15.

1.5K 167 29
                                    

Alca menghela napas sembari menatap bangunan yang mengelilingi tempatnya sekarang duduk. Pondoknya tampak sepi karena para santri sedang berlibur.

Alca tak sendirian di sana, ada beberapa pengurus dan ustadzah juga abdi ndalem yang tak pulang, tetapi karena tak ada Ustadzah Nayla jadi Alca kesepian. Padahal ponselnya ada bersamanya, tetapi Alca masih merasa kesepian. Mungkin karena dalam dua tahun ini bisa dihitung jari dia tak bertemu Ustadzah Nayla.

Oiya, masalah handphone kenapa ada padanya, karena sekarang liburan. Bunyai memberi keringanan bagi santri yang tak pulang asal tetap melaksanakan ibadah sebagaimana biasanya.

Alca menatap halaman chat dirinya dan Imron. Dia sedang menimbang sesuatu. Alca ingin mengirim pesan kepada nomor itu, tetapi Alca menahan diri dan mengingatkan bahwa dia dan Imron sedang berkomitmen untuk memperbaiki diri dan akan bertemu diversi terbaik masing-masing. Alca harus sabaarrrr.

Selain itu juga, tujuan pesan itu dikirim pada seorang lelaki untuk apa? Alca sudah tahu hukumnya, celah-celah seperti ini yang akan dimasuki oleh setan.

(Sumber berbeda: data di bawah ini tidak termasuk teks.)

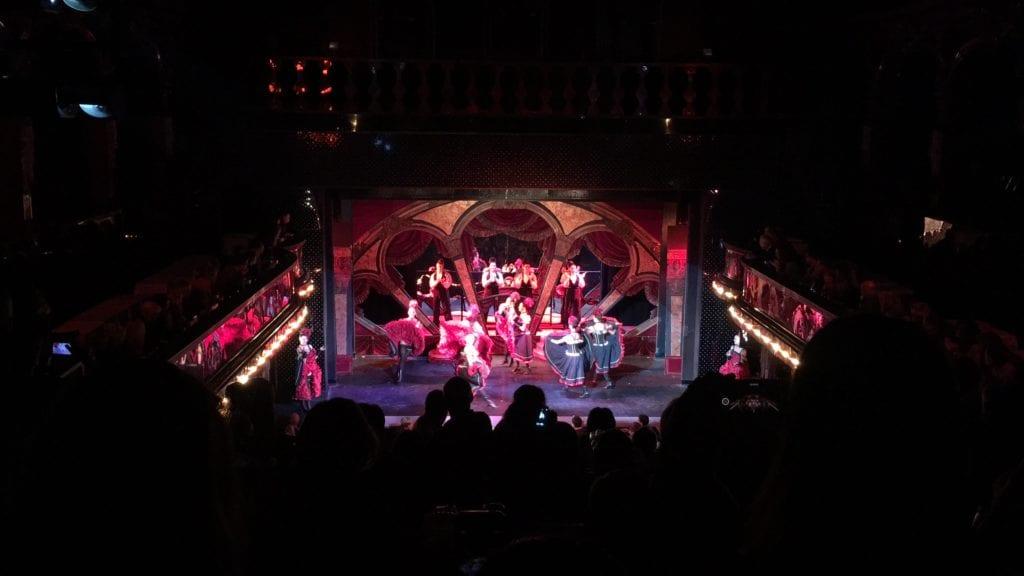 Cabaret em Paris: Paradis Latin!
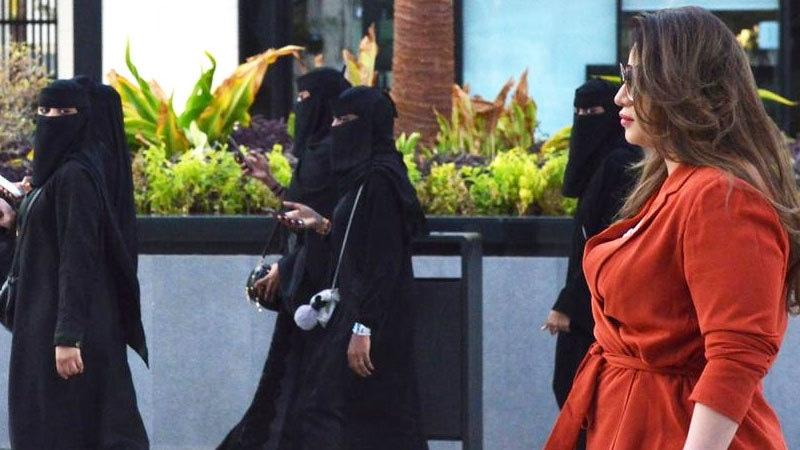 اور اب۔۔۔ سعودی عرب میں خواتین سیاحوں کے لیے حجاب کی شرط ختم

Jadi, Alca mengurungkan itu. Dia lebih memilih mengetik nama abangnya, lalu meneleponnya.

Baru saja tersambung dia sudah dibombardir banyak pertanyaan dari abangnya yang sok perhatian itu sejak Alca masuk pesantren.

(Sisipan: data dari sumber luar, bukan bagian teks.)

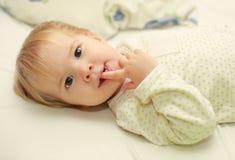 Χαριτωμένο λατρευτό παιδί στο κρεβάτι Στοκ Φωτογραφία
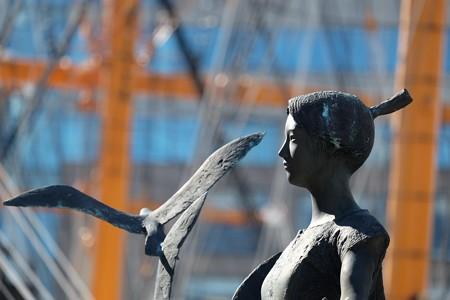 2016.01.22 みなとみらい 海鳥達の風 1986 峯田義郎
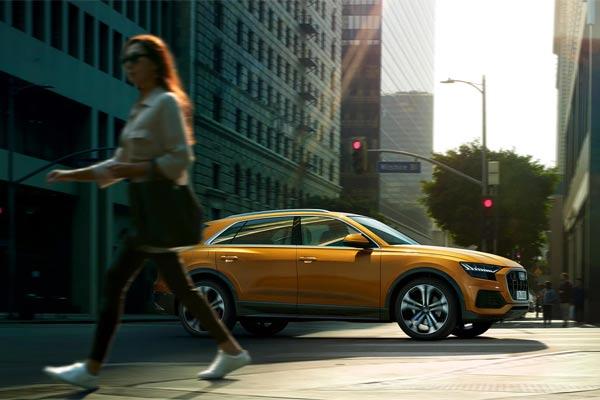 Audi Q8 menawarkan kombinasi terbaik antara keistimewaan sebuah SUV mewah 4-pintu dengan kepraktisan sebuah SUV berdimensi besar.  - Audi.com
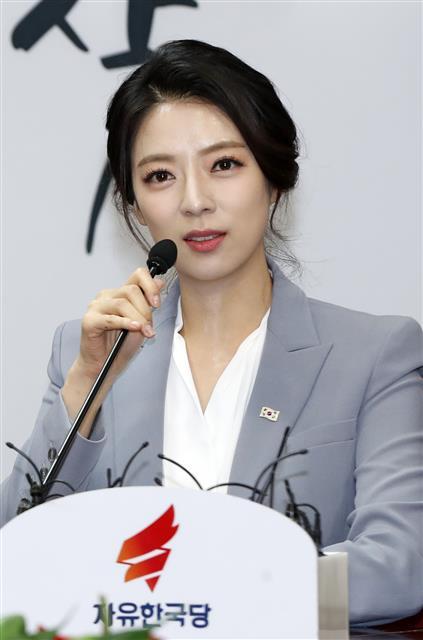 배현진 전 MBC 아나운서, 자유한국당 입당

"Nggak papa, Alca suka di sini. Pulang pun Abang bakal sibuk sama ujian-ujiannya."

"Jangan terlalu betah di sana, Dek. Udah dua tahun kamu di sana, pulangpah. Nggak kangen Abang? Padahal Abang kangen banget jahilin kamu."

"Males banget dih."

"Pulang makanya, atau Abang culik kamu dari sana."

Alca berdecak. "Alay bener. Kalo emang sekangen itu sama aku harusnya pas waktu acara pembagian rapot kemarin dateng dong."

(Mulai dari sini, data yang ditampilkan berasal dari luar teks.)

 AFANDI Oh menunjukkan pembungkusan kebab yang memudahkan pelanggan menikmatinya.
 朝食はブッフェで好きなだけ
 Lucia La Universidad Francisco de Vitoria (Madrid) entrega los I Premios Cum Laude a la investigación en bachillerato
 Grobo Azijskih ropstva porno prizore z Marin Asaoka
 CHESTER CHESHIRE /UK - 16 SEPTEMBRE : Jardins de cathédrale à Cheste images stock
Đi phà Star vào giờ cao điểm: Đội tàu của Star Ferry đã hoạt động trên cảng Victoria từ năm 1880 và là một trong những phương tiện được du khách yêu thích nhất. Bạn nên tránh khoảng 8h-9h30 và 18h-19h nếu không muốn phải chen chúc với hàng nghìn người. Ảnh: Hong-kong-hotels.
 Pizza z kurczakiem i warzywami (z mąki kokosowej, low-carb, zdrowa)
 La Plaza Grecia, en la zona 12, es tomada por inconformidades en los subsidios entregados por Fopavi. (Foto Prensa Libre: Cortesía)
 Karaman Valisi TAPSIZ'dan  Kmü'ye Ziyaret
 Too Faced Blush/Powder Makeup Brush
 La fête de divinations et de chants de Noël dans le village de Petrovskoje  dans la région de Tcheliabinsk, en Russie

Saiful terkekeh. "Kata pengurus kamu nggak wajib kok."

"Bagi keluarga aku wajib!"

"Iya, iya, maaf ya, Maung. Beneran se-hectic itu. Besok deh Abang ke sana."

"Ngapain? Udah telat. Aku mau nganter bunyai kontrol besok."

"Deket banget rumah sakitnya. Entar Abang sempetin ke sana."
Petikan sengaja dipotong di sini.